The Rescuer

In search of the Underground Railroad’s legendary conductor

Harriet Tubman, far left, with family at her home in Auburn, NY circa 1885 (Wikimedia Commons)
Harriet Tubman, far left, with family at her home in Auburn, NY circa 1885 (Wikimedia Commons)

Night Flyer: Harriet Tubman and the Faith Dreams of a Free People by Tiya Miles; Penguin Press, 336 pp., $30

Araminta Ross, or “Minty,” was born into slavery on Maryland’s Eastern Shore in the 1820s. Catastrophe marked her early life. She was six years old when she was sent away from her mother to work as a weaver; three of her sisters were sold into the Deep South. As a teenager, Minty suffered a blow to the head, delivered by an overseer, that left her prone to chronic pain, nightmares, visions, and epileptic seizures. In her early 20s, she adopted her mother’s given name and her husband’s surname—and that is how history remembers her, as Harriet Tubman. “Names were important to enslaved people,” Tiya Miles writes in Night Flyer. Tubman was hardly the first formerly enslaved person to reinvent herself. But most people did so after escaping bondage; Tubman began using her new name when she was still in captivity—an early strike against her so-called masters, Miles speculates, that “casts a glow of foreshadowing over her story.”

That story is well known. In 1849, Tubman fled her captors and headed north. Under cover of darkness, she walked nearly 150 miles through dense woods and along the banks of creeks and rivers until she reached the safety of Philadelphia. Within a couple of years, at great risk, she began trekking back into slave country to rescue relatives, associates, even strangers. Tubman, five feet tall and slight of build, made 19 such trips in the years prior to the Civil War—at a time when the Fugitive Slave Law meant she or any of her charges could have been apprehended. In the face of this, Tubman began leading road-weary freedom seekers farther north, into southern Ontario, beyond the bounds of American law.

Night Flyer joins nearly a dozen biographies of Tubman, but it doesn’t march in a linear way through the same familiar chronology. Miles’s book is a world-building enterprise, with a novel’s sensitivity and a poet’s sensibility rooted both in Tubman’s daily life and in her more mystical inclinations. Our understanding of Tubman has long been shrouded in myth. “At no time in the history of the Republic has such womanhood ever attained a higher level of excellence than the indomitable heroism of a runaway slave named Harriet Tubman,” wrote literary and social critic Albert Murray in 1970. But how should we account for the mistakes she made? Or the heartbreak she suffered? During her rescues, Tubman pushed herself beyond the point of exhaustion. She likewise disciplined those in her charge with threats of violence or death. On one of her first trips south, she’d gone to bring back her husband, only to discover that he had taken a new wife. When he refused to go with her to Philadelphia, she found others who would, expanding her reach beyond immediate family and friends.
- - -
### Task prompt
According to the review, how many trips back into slave country did Harriet Tubman make before the Civil War?

### Material
- - -
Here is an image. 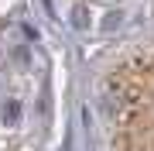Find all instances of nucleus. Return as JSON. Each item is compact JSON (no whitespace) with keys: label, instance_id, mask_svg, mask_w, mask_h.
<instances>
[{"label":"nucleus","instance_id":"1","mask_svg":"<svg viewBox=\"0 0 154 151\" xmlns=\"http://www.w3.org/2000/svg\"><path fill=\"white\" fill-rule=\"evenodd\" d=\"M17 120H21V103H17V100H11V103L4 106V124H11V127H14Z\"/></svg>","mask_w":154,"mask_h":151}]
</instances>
- - -
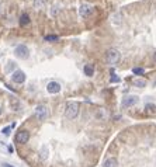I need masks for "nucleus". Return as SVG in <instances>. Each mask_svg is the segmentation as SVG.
- - -
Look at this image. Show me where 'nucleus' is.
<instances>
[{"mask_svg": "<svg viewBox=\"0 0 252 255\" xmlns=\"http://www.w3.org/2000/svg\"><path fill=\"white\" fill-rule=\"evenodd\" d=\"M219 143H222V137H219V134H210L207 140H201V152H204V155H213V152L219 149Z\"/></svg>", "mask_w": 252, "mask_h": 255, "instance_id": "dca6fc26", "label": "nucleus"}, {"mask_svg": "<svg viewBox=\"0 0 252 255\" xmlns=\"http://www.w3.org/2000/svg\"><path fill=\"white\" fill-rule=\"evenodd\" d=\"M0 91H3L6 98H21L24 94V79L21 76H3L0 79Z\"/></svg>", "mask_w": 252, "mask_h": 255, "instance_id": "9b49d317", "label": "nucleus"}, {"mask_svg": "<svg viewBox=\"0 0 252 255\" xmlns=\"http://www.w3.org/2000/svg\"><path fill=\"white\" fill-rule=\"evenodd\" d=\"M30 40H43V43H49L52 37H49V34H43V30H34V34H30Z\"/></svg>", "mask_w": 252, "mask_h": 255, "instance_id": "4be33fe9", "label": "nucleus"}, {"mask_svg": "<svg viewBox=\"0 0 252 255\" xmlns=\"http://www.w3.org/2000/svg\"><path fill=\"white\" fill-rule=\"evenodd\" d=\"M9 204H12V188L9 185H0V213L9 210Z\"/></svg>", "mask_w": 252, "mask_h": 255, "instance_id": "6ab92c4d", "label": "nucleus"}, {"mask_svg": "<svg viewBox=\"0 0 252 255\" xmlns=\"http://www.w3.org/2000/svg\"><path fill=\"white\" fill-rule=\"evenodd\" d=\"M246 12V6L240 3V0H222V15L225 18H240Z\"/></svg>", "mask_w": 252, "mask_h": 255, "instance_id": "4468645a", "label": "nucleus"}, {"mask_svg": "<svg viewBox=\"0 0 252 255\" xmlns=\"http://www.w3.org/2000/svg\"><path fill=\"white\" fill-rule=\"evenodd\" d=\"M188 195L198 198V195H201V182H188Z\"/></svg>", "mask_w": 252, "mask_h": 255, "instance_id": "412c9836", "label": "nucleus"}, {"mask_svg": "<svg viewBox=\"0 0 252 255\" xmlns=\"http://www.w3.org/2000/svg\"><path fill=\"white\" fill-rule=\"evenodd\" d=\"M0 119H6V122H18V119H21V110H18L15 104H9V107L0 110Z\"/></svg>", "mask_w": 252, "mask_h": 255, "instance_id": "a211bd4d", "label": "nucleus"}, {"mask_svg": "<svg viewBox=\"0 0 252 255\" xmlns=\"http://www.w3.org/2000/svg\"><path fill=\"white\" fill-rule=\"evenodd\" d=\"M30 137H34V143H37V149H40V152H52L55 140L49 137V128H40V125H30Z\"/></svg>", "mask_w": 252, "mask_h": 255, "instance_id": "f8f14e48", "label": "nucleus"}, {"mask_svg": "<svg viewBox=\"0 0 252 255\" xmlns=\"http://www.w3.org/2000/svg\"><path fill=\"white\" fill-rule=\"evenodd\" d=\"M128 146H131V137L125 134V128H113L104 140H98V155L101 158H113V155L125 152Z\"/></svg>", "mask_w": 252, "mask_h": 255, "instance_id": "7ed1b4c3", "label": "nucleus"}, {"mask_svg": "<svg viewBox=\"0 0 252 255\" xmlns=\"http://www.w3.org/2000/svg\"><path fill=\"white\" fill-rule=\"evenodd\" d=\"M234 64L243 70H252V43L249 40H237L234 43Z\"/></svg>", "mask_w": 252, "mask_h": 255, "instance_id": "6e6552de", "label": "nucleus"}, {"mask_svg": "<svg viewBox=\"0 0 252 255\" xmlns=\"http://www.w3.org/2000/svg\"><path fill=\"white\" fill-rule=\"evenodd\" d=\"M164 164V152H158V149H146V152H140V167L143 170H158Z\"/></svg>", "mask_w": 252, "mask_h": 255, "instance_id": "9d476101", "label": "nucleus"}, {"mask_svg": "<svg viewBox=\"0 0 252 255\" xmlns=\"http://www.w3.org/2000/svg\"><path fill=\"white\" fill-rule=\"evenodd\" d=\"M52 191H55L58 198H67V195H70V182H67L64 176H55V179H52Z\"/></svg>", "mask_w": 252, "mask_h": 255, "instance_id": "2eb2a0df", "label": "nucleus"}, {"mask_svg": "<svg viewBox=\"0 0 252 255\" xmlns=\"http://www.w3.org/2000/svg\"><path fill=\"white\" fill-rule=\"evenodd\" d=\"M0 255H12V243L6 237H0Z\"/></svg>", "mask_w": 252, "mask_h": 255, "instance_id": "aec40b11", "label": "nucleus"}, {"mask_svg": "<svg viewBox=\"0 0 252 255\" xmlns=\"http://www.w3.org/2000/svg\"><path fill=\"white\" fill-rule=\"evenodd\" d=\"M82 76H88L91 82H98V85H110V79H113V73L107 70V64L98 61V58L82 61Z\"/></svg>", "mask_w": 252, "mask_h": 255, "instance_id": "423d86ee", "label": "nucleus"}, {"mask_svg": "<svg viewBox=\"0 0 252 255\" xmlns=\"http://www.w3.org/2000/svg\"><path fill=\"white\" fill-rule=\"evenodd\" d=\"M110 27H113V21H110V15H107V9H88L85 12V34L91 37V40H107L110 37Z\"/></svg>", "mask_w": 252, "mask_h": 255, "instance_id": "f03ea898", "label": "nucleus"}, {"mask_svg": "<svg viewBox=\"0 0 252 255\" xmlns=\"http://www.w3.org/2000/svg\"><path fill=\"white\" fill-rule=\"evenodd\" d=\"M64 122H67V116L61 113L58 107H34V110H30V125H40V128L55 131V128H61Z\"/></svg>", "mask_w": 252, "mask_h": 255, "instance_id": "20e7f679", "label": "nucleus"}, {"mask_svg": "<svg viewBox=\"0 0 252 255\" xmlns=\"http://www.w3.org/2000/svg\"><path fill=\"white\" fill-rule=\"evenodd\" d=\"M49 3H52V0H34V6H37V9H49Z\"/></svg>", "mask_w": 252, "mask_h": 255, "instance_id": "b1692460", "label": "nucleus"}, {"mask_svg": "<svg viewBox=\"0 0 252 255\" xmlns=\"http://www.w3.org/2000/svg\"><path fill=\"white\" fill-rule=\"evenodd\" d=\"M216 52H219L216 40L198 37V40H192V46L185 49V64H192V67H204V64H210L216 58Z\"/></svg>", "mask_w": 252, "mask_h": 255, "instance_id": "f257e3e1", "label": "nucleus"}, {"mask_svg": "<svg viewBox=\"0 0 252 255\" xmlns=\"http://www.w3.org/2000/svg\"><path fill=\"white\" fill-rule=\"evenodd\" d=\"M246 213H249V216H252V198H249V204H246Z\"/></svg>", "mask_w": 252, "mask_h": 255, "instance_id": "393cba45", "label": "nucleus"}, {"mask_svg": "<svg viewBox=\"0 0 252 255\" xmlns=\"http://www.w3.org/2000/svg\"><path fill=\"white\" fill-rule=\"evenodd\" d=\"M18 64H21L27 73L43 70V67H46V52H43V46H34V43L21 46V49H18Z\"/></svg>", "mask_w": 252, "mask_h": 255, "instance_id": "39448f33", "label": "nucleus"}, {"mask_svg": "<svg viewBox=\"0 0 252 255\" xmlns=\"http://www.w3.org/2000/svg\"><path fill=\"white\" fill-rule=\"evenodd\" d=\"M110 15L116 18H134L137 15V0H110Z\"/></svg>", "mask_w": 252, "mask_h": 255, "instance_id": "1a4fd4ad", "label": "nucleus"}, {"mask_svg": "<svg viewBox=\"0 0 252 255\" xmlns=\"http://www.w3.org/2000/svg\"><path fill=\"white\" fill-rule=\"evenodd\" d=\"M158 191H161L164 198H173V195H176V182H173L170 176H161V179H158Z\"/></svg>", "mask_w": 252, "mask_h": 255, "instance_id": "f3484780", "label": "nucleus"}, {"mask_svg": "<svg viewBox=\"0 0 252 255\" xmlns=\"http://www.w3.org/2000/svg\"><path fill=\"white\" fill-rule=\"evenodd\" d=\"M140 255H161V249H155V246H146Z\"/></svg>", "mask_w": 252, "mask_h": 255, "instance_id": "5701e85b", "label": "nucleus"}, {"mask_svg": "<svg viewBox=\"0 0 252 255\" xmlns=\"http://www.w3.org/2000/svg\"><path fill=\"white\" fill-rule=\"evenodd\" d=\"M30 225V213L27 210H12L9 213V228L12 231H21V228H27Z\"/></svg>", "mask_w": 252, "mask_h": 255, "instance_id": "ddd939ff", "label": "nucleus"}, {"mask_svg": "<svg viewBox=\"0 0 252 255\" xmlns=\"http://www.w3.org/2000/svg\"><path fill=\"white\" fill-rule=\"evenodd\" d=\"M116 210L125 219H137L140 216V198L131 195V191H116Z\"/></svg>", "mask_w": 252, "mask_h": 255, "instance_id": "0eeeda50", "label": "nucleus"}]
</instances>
- - -
### Response to this task
She made 19 such trips.